My problem with base-122 is simply that it's not an even power of 2. It's very e...

kobeya · on Nov 27, 2016

I'm pretty sure that Bitcoin has dealt with this issue for its base58 encoding. It might be worth checking if their algorithm is generalizable to other radix sizes.

deckar01 · on Nov 27, 2016

Check out digit-array if you are interested in the generalized algorithm. The source code is commented with formal math notation for the operations.

https://github.com/deckar01/digit-array/blob/master/README.m...

CiPHPerCoder · on Nov 28, 2016

This doesn't appear to address the problem. At all.

https://paragonie.com/blog/2016/06/constant-time-encoding-bo...

deckar01 · on Nov 28, 2016

I misread your original comment. Nothing I posted is related to constant time encoding. I apologize for the confusion.

CiPHPerCoder · on Nov 28, 2016

It's OK. I just want to be clear that my objection to base-122 is the same as my objection to base-N where N != 2^m for some integer m.

CiPHPerCoder · on Nov 28, 2016

No, it hasn't. I sent a pull request that attempts to solve this problem for a C# implementation of Base58Check, but there's no way for me to reliably guarantee that data isn't leaking from the divison.

https://github.com/adamcaudill/Base58Check/pull/3

deckar01 · on Nov 27, 2016

I think you are focusing on the wrong number.

Each byte of base64 produces 6 bits of data, so the boundary aligns at 32 bits. LCM(6,8) = (6•8)/2

Each byte of base122 produces 7 bits of data, so the byte boundary aligns at 56 bits. LCM(7,8) = (7•8)/1

Edit: Due to the variable length encoding, there is no guarantee of byte alignment.

beagle3 · on Nov 27, 2016

If it was base 128 it Would have produced 7 bits. But as it is 122 it produces 6.8 bits, hence a problem.

deckar01 · on Nov 27, 2016

> This uses one-byte characters encode seven bits and two-byte characters to encode fourteen bits. Hence this attains the goal of encoding seven bits per byte, i.e. the 8 : 7 inflation ratio.
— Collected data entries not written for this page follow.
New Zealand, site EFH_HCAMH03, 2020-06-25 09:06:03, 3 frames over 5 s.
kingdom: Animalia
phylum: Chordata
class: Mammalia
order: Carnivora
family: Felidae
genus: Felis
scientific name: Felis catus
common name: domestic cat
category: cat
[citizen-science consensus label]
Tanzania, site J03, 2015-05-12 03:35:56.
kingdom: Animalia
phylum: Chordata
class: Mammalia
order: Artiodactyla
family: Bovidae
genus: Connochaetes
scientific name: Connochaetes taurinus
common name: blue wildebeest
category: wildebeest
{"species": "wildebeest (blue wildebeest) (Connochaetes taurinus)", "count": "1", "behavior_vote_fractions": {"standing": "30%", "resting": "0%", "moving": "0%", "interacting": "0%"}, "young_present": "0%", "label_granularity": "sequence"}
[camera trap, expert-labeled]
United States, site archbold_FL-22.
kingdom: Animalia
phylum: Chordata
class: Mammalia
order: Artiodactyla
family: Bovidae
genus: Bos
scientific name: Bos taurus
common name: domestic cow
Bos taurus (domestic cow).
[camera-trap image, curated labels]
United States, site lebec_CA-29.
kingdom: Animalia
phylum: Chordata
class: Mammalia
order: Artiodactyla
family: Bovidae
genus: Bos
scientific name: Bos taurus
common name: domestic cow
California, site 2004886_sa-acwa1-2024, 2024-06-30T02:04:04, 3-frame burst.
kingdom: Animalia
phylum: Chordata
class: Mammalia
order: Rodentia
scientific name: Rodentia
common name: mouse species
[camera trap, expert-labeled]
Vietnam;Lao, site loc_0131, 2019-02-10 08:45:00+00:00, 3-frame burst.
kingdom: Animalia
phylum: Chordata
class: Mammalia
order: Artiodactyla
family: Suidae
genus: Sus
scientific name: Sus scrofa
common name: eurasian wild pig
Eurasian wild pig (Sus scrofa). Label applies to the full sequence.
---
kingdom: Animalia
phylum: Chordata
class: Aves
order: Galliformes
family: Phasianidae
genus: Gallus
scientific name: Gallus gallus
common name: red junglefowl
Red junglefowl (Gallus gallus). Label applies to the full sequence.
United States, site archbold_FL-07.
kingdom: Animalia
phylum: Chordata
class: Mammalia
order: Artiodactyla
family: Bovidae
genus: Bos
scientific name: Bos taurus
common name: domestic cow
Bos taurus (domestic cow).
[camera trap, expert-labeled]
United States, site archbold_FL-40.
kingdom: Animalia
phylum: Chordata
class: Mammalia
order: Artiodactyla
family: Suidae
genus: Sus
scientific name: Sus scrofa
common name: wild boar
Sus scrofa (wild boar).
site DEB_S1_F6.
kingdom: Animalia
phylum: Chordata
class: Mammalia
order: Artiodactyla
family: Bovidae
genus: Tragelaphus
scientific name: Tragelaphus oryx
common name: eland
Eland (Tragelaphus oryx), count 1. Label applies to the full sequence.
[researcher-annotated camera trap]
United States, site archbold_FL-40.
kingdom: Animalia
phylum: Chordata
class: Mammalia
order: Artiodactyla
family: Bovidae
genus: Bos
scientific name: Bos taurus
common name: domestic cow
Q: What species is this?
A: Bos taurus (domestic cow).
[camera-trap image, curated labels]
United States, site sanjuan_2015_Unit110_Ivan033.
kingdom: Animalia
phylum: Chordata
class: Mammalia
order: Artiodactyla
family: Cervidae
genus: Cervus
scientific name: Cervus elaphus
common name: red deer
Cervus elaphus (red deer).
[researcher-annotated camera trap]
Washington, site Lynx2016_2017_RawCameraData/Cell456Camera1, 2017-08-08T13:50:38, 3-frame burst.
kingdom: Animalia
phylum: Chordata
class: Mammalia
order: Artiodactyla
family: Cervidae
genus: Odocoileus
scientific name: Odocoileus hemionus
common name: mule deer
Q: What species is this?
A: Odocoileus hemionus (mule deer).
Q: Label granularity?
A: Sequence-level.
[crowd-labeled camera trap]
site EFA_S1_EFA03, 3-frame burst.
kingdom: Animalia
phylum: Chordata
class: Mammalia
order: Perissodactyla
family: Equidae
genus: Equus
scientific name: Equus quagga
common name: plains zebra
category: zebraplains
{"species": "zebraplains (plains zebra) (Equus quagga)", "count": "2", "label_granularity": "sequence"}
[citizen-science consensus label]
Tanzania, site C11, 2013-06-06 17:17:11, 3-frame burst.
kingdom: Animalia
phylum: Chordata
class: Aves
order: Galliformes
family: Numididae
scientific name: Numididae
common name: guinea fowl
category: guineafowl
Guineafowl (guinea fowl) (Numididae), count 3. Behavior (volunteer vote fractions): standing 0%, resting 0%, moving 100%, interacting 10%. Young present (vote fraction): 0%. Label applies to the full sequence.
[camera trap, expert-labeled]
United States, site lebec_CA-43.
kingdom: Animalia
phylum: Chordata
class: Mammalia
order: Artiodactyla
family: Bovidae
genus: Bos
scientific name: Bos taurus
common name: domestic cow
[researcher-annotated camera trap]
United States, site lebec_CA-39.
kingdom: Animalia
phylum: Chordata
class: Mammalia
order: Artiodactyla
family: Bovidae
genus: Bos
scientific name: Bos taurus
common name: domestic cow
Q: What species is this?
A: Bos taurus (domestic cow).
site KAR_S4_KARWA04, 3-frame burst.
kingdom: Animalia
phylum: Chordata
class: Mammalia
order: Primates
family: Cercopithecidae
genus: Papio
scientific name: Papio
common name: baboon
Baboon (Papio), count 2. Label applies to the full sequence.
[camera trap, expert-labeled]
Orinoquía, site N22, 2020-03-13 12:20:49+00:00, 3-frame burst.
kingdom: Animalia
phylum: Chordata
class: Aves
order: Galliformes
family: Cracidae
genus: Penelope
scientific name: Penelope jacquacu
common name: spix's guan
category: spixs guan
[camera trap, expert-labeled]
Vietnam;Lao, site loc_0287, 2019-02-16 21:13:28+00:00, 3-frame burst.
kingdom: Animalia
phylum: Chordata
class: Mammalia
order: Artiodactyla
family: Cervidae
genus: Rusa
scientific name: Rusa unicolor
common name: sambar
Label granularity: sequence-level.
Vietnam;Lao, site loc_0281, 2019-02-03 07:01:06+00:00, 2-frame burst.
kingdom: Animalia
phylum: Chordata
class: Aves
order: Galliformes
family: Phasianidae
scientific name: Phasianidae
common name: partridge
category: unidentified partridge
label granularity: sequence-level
The magic is in the 2 byte encoding 110sss1x 10xxxxxx.

There are really 890 characters used in this encoding, so it should be called base890.

((2^7)-6)+((6•2)•(2^6))=890

theoh · on Nov 27, 2016

A number system can have any natural number as radix, so why not? https://en.m.wikipedia.org/wiki/Radix

From the posted article: "This leaves us with 122 legal one-byte UTF-8 characters to use"

Seems legit to me.

dom0 · on Nov 27, 2016

> It's very easy to write a cache-timing-safe version of base{16,32,64} encoding ...

> Base-122? Not sure if it's even possible.

Parent is clearly referring to his previous statement, not that Base-122 itself is not possible.

theoh · on Nov 27, 2016

Not obvious to me at all.